(Spatial relationship records)
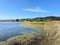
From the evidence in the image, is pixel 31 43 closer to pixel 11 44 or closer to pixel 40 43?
pixel 40 43

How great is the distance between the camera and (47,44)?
365 inches

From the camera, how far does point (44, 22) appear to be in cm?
2305

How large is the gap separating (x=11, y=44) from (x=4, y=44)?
0.65 m

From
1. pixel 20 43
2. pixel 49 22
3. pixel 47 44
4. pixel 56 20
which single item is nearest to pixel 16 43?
pixel 20 43

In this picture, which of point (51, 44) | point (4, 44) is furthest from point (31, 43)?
point (4, 44)

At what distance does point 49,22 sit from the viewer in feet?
71.9

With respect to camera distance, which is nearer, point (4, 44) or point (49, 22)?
point (4, 44)

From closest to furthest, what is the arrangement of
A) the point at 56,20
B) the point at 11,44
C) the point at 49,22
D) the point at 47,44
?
1. the point at 11,44
2. the point at 47,44
3. the point at 49,22
4. the point at 56,20

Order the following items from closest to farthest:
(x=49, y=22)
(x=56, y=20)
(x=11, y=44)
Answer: (x=11, y=44) → (x=49, y=22) → (x=56, y=20)

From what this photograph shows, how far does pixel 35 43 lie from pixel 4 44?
8.61 ft

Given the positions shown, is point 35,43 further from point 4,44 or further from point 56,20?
point 56,20

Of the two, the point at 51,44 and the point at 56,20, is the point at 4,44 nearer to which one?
the point at 51,44

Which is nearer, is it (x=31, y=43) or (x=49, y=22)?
(x=31, y=43)

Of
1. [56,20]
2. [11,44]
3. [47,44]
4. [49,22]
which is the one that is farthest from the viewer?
[56,20]
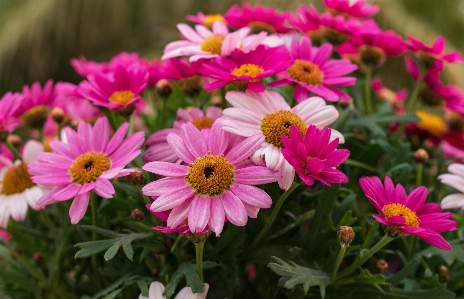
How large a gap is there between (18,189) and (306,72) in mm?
290

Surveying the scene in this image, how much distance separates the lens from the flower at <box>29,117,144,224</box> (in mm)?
332

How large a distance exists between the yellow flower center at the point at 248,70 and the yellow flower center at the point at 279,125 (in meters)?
0.04

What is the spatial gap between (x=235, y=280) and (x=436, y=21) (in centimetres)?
240

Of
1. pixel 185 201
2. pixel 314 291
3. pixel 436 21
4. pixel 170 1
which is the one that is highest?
pixel 185 201

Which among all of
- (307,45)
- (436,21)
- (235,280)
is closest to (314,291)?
(235,280)

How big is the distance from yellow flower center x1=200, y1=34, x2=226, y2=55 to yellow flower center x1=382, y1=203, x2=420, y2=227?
20 cm

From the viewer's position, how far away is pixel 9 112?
43 cm

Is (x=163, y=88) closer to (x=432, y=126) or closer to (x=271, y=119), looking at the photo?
(x=271, y=119)

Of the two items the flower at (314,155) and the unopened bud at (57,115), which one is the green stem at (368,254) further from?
the unopened bud at (57,115)

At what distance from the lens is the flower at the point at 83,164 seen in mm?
332

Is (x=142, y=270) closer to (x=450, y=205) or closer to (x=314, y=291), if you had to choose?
(x=314, y=291)

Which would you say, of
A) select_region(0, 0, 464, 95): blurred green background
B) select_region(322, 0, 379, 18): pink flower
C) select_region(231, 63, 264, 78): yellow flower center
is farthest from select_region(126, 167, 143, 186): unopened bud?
select_region(0, 0, 464, 95): blurred green background

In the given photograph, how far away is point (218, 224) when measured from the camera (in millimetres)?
288

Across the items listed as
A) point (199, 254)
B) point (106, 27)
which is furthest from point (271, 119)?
point (106, 27)
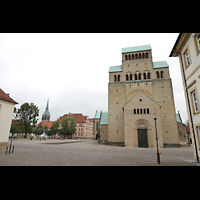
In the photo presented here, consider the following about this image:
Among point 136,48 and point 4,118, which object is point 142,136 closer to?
point 4,118

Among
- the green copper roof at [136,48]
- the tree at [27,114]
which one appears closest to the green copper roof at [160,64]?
the green copper roof at [136,48]

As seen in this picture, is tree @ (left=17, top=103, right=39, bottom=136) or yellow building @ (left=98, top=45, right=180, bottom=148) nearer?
yellow building @ (left=98, top=45, right=180, bottom=148)

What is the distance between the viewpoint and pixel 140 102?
1097 inches

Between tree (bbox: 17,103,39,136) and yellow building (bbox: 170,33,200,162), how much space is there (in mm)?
53464

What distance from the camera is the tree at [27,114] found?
5097 centimetres

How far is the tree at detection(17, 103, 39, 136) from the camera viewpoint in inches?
2007

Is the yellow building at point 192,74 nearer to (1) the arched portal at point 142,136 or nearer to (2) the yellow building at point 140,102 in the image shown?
(2) the yellow building at point 140,102

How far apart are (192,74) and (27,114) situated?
5526 cm

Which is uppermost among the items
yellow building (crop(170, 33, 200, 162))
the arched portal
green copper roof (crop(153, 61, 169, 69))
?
green copper roof (crop(153, 61, 169, 69))

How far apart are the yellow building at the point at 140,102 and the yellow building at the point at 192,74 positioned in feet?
50.4

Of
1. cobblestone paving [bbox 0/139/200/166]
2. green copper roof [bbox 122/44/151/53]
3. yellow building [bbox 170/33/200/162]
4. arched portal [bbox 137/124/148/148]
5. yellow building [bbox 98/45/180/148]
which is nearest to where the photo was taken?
cobblestone paving [bbox 0/139/200/166]

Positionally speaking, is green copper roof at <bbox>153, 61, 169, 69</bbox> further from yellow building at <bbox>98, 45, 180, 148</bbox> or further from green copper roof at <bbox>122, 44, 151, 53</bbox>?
green copper roof at <bbox>122, 44, 151, 53</bbox>

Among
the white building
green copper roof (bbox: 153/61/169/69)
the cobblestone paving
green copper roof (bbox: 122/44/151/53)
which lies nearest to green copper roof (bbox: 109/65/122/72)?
green copper roof (bbox: 122/44/151/53)
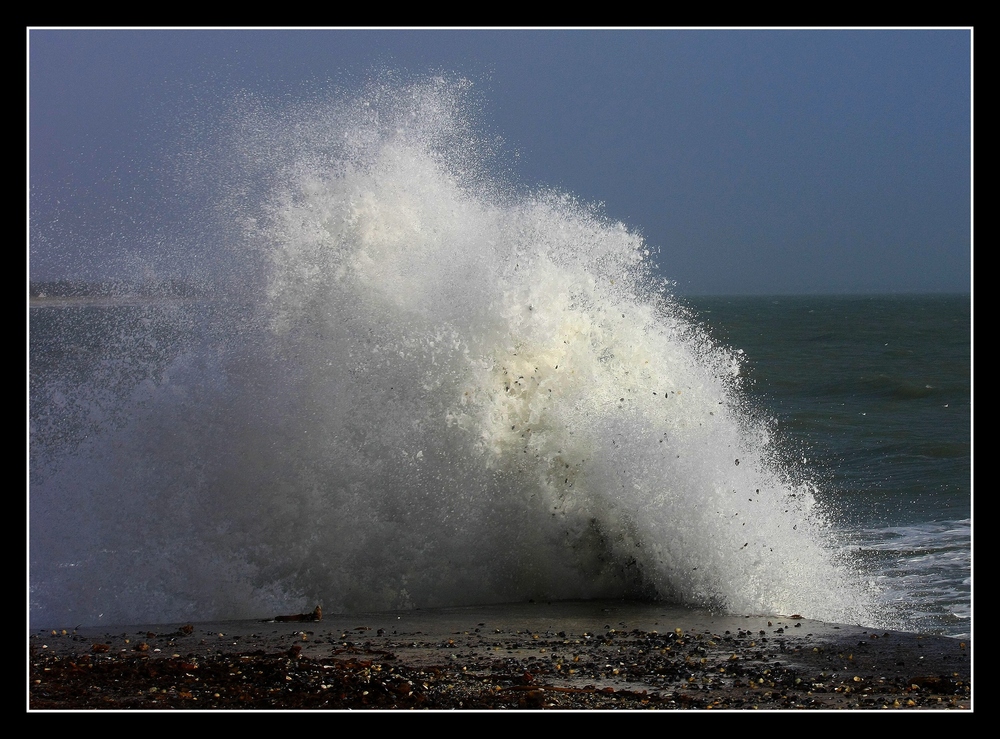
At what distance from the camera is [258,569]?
336 inches

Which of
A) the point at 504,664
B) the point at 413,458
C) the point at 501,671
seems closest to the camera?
the point at 501,671

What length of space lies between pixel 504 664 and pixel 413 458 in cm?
302

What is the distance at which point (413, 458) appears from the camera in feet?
30.0

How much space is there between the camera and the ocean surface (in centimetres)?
856

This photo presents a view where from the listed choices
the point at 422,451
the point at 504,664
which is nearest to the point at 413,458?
the point at 422,451

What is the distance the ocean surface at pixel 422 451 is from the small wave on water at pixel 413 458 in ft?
0.07

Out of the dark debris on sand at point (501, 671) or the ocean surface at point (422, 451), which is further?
the ocean surface at point (422, 451)

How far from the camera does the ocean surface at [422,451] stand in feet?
28.1

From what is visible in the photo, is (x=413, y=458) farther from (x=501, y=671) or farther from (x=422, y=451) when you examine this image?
(x=501, y=671)

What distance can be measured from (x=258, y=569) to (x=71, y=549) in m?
1.75

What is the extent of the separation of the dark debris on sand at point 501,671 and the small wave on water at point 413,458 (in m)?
1.17

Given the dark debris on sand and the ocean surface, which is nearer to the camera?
the dark debris on sand

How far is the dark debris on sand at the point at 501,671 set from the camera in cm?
568

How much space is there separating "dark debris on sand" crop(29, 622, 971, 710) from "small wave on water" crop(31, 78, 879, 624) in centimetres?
117
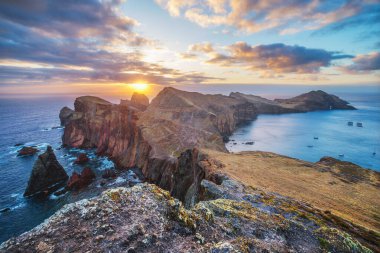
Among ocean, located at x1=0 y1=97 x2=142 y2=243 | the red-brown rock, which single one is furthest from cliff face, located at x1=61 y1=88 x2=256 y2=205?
the red-brown rock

→ EXERCISE AIM
Retype the records above exactly, starting at the line that contains "What distance can" and going through the last line, and leave out any pictures.

→ REPLY
What distance can be measured from (x=258, y=569) to (x=71, y=549) in m?
1.75

What is the extent of the separation of the dark debris on sand at point 501,671 and the small wave on water at point 413,458 (in m)?
1.17

Given the dark debris on sand and the ocean surface, which is nearer to the camera?
the dark debris on sand

How far is the dark debris on sand at the point at 501,671 set from the camera in cm?
568

How much space is there separating "dark debris on sand" crop(29, 622, 971, 710) from "small wave on water" crop(31, 78, 879, 624) in centimetres?
117
Among ocean, located at x1=0 y1=97 x2=142 y2=243 | the red-brown rock, which single one is furthest from cliff face, located at x1=61 y1=88 x2=256 y2=205?
the red-brown rock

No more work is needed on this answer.